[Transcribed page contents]
***

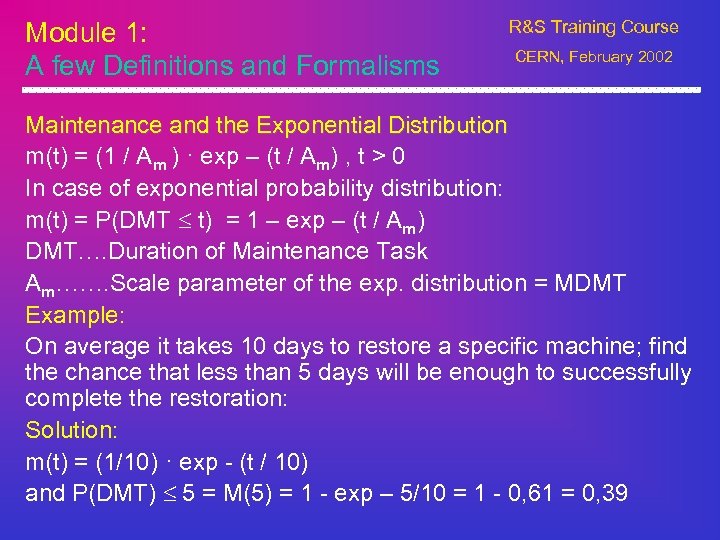 Module 1:
A few Definitions and Formalisms

R&S Training Course
CERN, February 2002

Maintenance and the Exponential Distribution

$m(t) = (1 / A_m) \cdot \exp - (t / A_m)$ , $t > 0$

In case of exponential probability distribution:

$m(t) = P(DMT \leq t) = 1 - \exp - (t / A_m)$

DMT….Duration of Maintenance Task

$A_m$…….Scale parameter of the exp. distribution = MDMT

Example:

On average it takes 10 days to restore a specific machine; find the chance that less than 5 days will be enough to successfully complete the restoration:

Solution:

$m(t) = (1/10) \cdot \exp - (t / 10)$

and $P(DMT) \leq 5 = M(5) = 1 - \exp - 5/10 = 1 - 0,61 = 0,39$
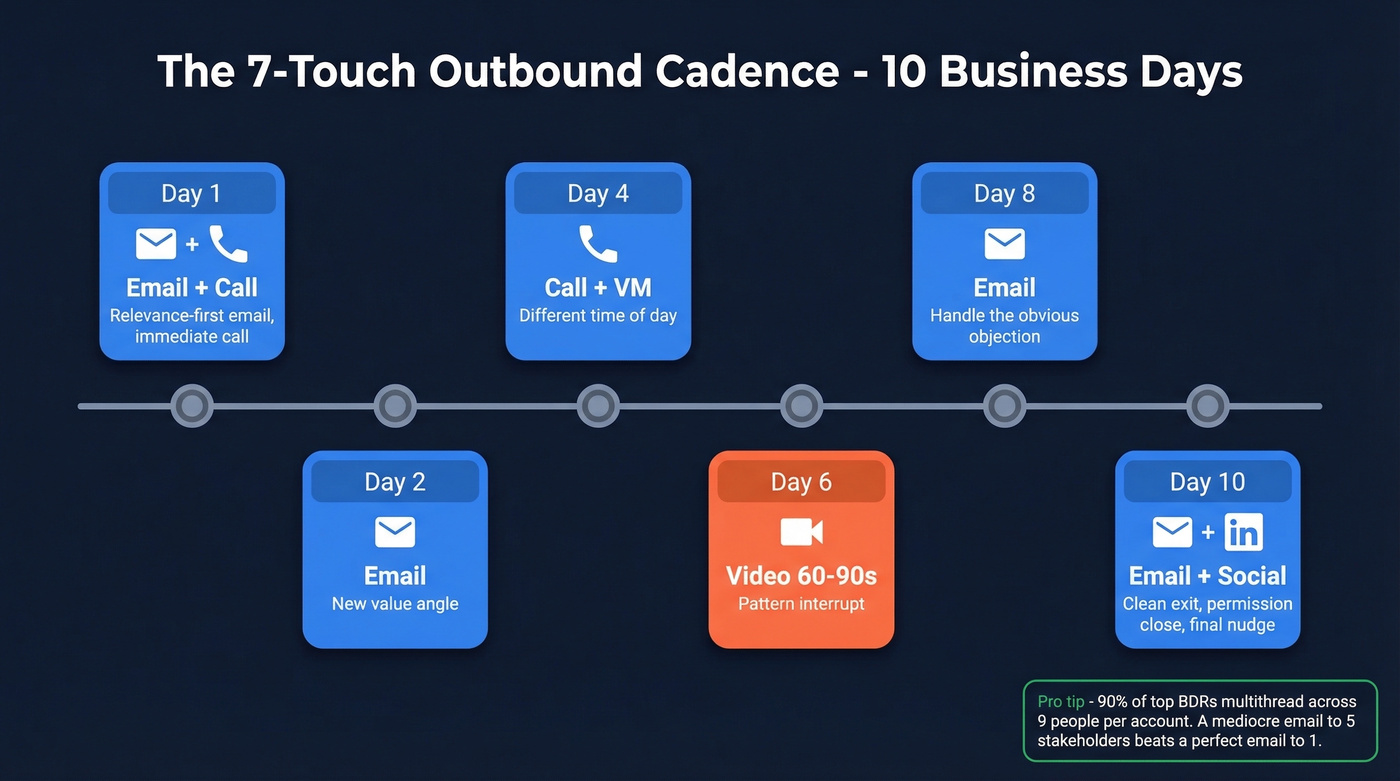 The 7-Touch Outbound Cadence - 10 Business Days

Day 1
+
Email + Call
Relevance-first email, immediate call

Day 2
Email
New value angle

Day 4
Call + VM
Different time of day

Day 6
Video 60-90s
Pattern interrupt

Day 8
Email
Handle the obvious objection

Day 10
+ in
Email + Social
Clean exit, permission close, final nudge

Pro tip - 90% of top BDRs multithread across 9 people per account. A mediocre email to 5 stakeholders beats a perfect email to 1.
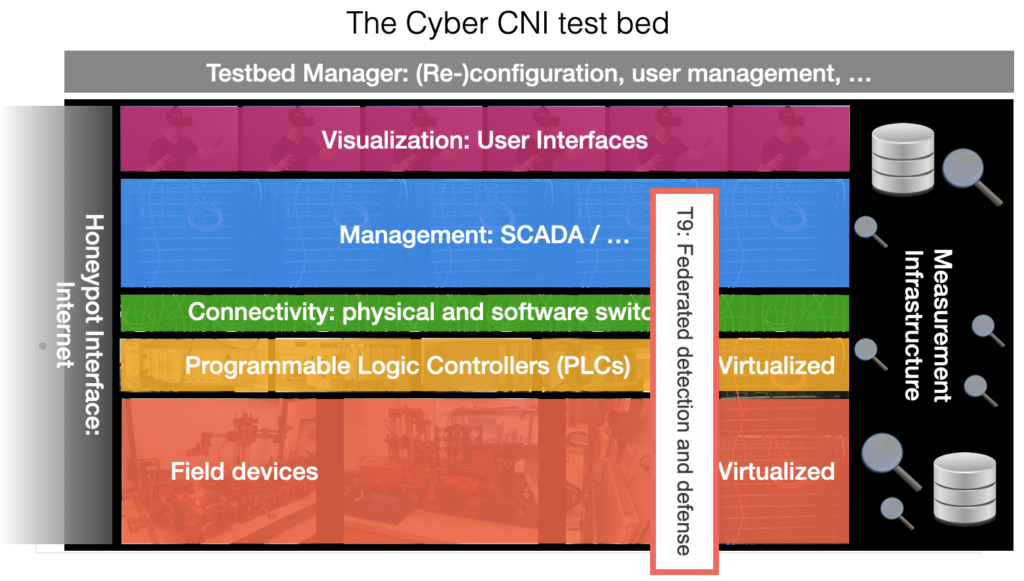 The Cyber CNI test bed

Testbed Manager: (Re-)configuration, user management, …

Honeypot Interface: Internet

Visualization: User Interfaces

Management: SCADA / …

Connectivity: physical and software switc

Programmable Logic Controllers (PLCs)

Virtualized

Field devices

Virtualized

T9: Federated detection and defense

Measurement Infrastructure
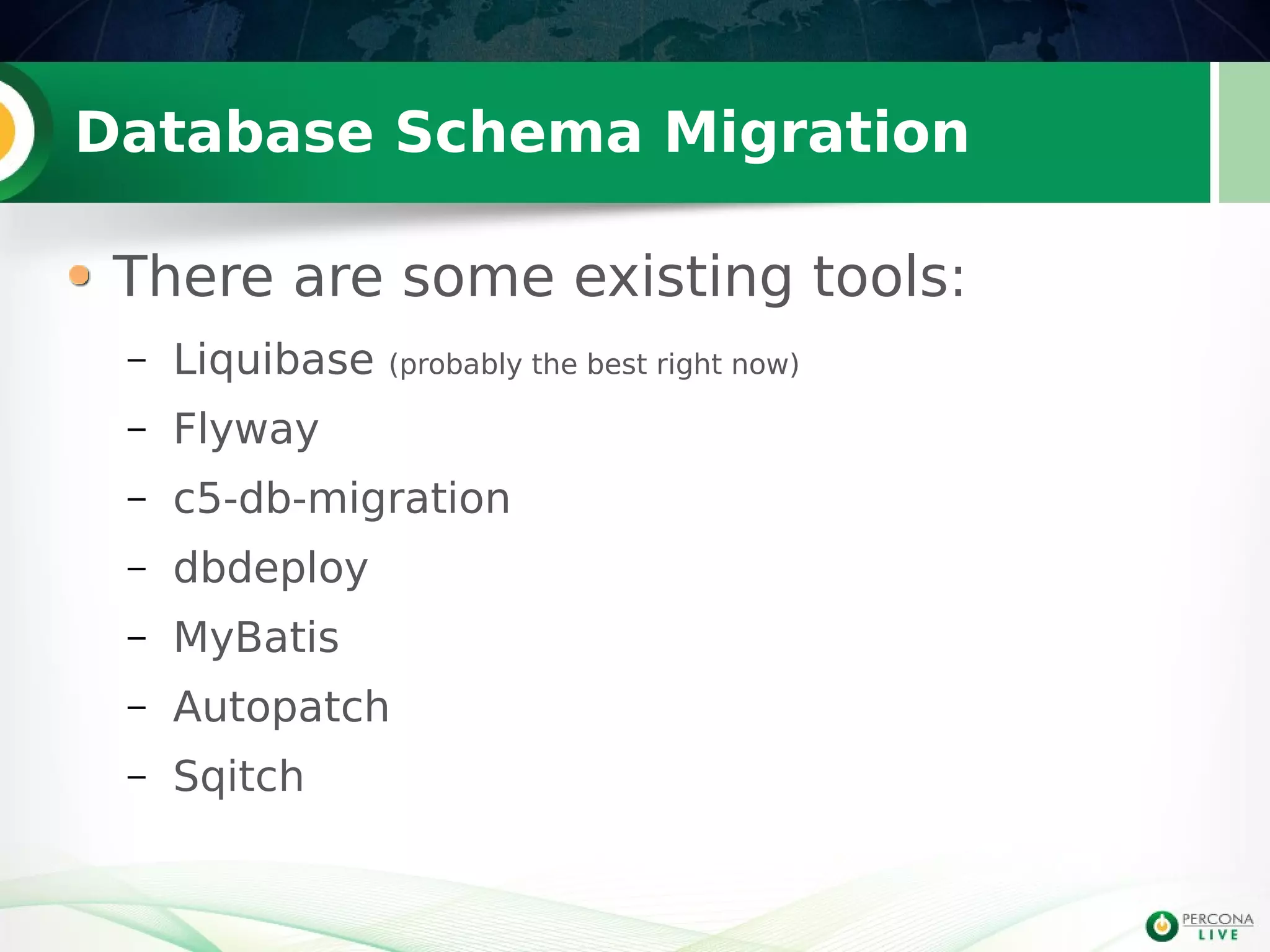 Database Schema Migration

• There are some existing tools:

– Liquibase (probably the best right now)
– Flyway
– c5-db-migration
– dbdeploy
– MyBatis
– Autopatch
– Sqitch

PERCONA LIVE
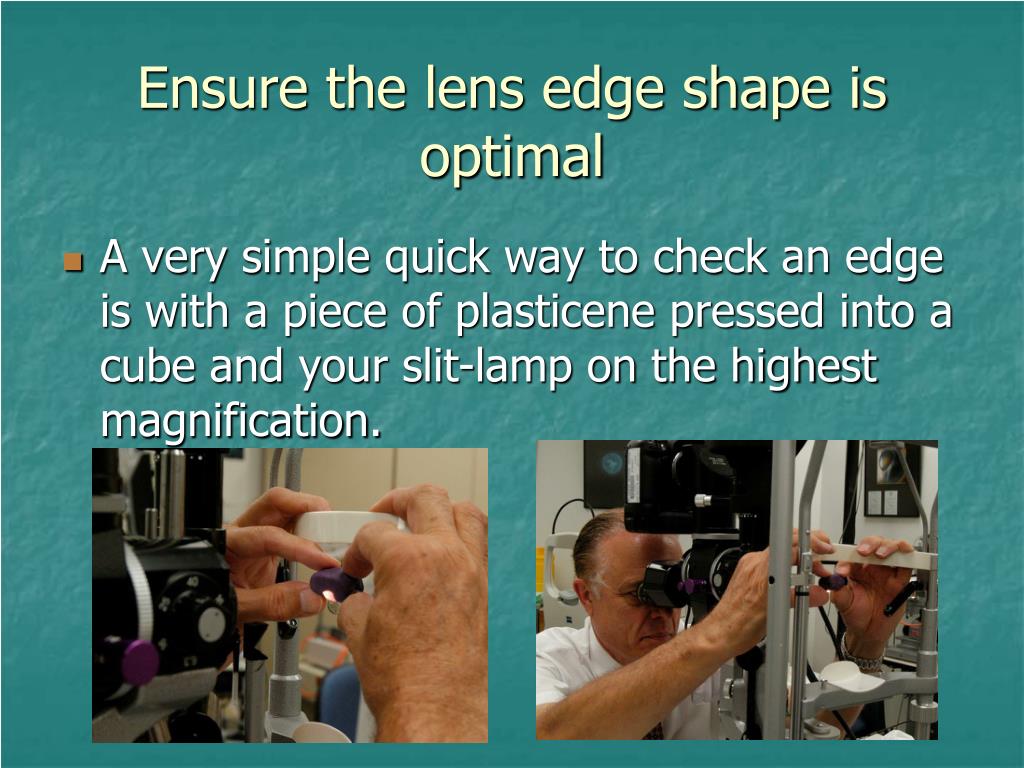 Ensure the lens edge shape is optimal

A very simple quick way to check an edge is with a piece of plasticene pressed into a cube and your slit-lamp on the highest magnification.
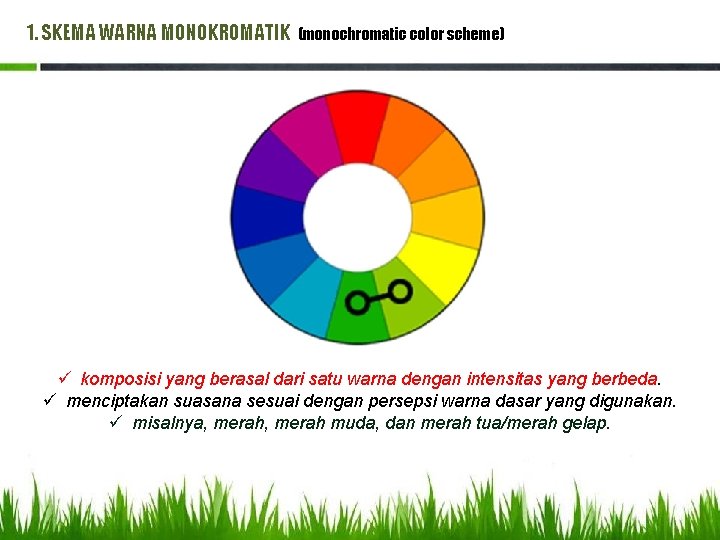 1. SKEMA WARNA MONOKROMATIK (monochromatic color scheme)

✓ komposisi yang berasal dari satu warna dengan intensitas yang berbeda.
✓ menciptakan suasana sesuai dengan persepsi warna dasar yang digunakan.
✓ misalnya, merah, merah muda, dan merah tua/merah gelap.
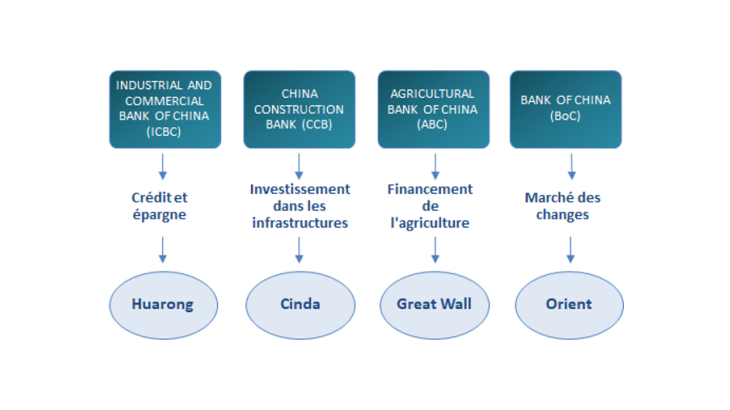 INDUSTRIAL AND COMMERCIAL BANK OF CHINA (ICBC)

Crédit et épargne

Huarong

CHINA CONSTRUCTION BANK (CCB)

Investissement dans les infrastructures

Cinda

AGRICULTURAL BANK OF CHINA (ABC)

Financement de l'agriculture

Great Wall

BANK OF CHINA (BoC)

Marché des changes

Orient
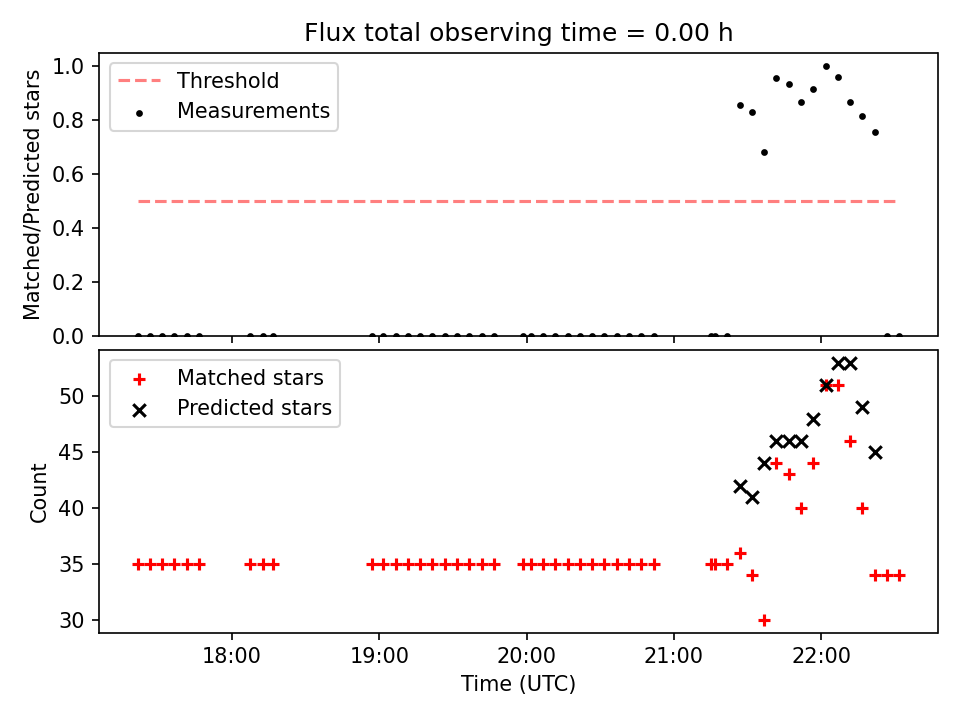 Flux total observing time = 0.00 h

Threshold
Measurements

Matched/Predicted stars

1.0
0.8
0.6
0.4
0.2
0.0

Matched stars
Predicted stars

Count

50
45
40
35
30

18:00
19:00
20:00
21:00
22:00

Time (UTC)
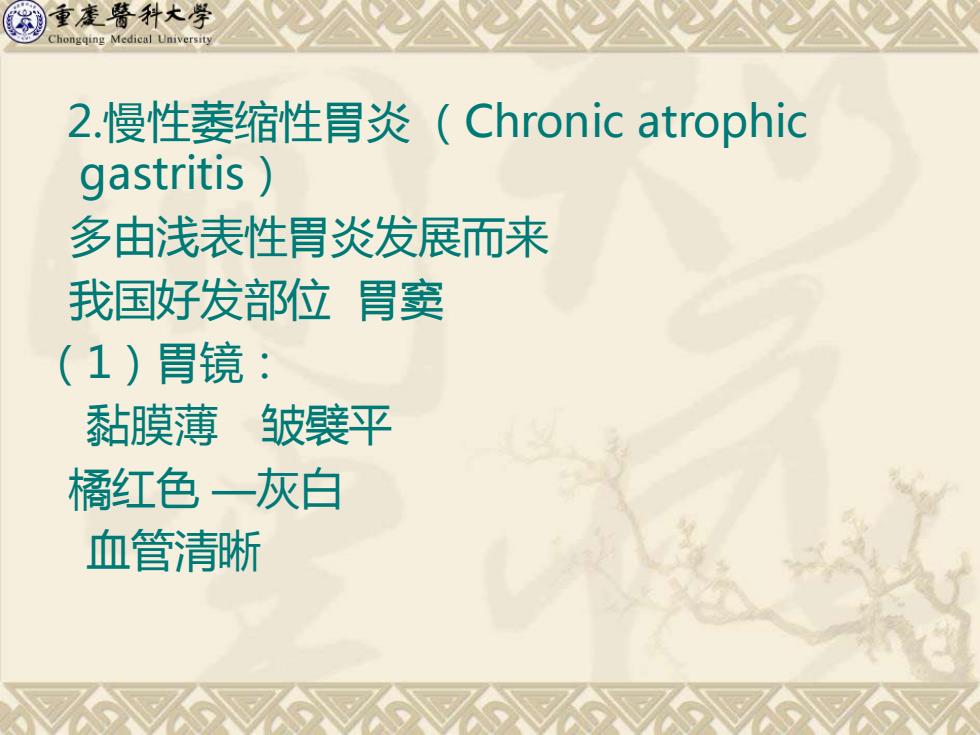 重慶醫科大學
Chongqing Medical University

2.慢性萎缩性胃炎（Chronic atrophic gastritis）
多由浅表性胃炎发展而来
我国好发部位 胃窦
（1）胃镜：
黏膜薄 皱襞平
橘红色 —灰白
血管清晰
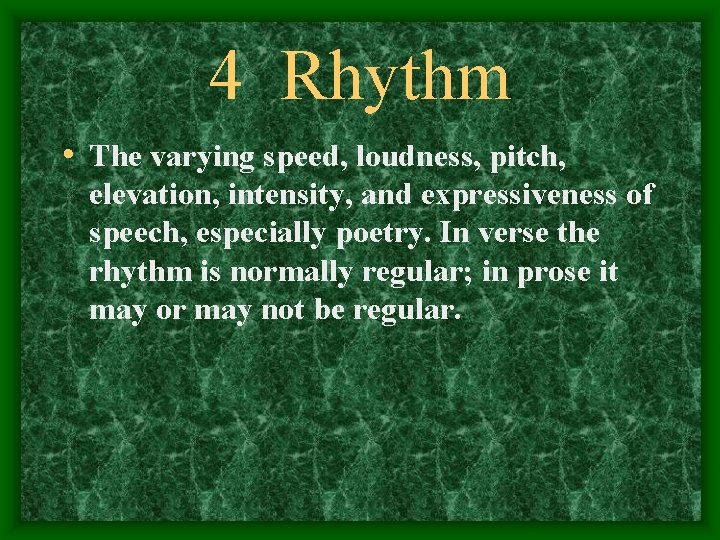 4 Rhythm

• The varying speed, loudness, pitch, elevation, intensity, and expressiveness of speech, especially poetry. In verse the rhythm is normally regular; in prose it may or may not be regular.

***

**Task prompt:**
Output the lines, exactly: the first line of the entries above, every line after it, and the line with "New value angle" as the last. No pictures.

**Expected answer:**
 Module 1:
A few Definitions and Formalisms

R&S Training Course
CERN, February 2002

Maintenance and the Exponential Distribution

$m(t) = (1 / A_m) \cdot \exp - (t / A_m)$ , $t > 0$

In case of exponential probability distribution:

$m(t) = P(DMT \leq t) = 1 - \exp - (t / A_m)$

DMT….Duration of Maintenance Task

$A_m$…….Scale parameter of the exp. distribution = MDMT

Example:

On average it takes 10 days to restore a specific machine; find the chance that less than 5 days will be enough to successfully complete the restoration:

Solution:

$m(t) = (1/10) \cdot \exp - (t / 10)$

and $P(DMT) \leq 5 = M(5) = 1 - \exp - 5/10 = 1 - 0,61 = 0,39$
 The 7-Touch Outbound Cadence - 10 Business Days

Day 1
+
Email + Call
Relevance-first email, immediate call

Day 2
Email
New value angle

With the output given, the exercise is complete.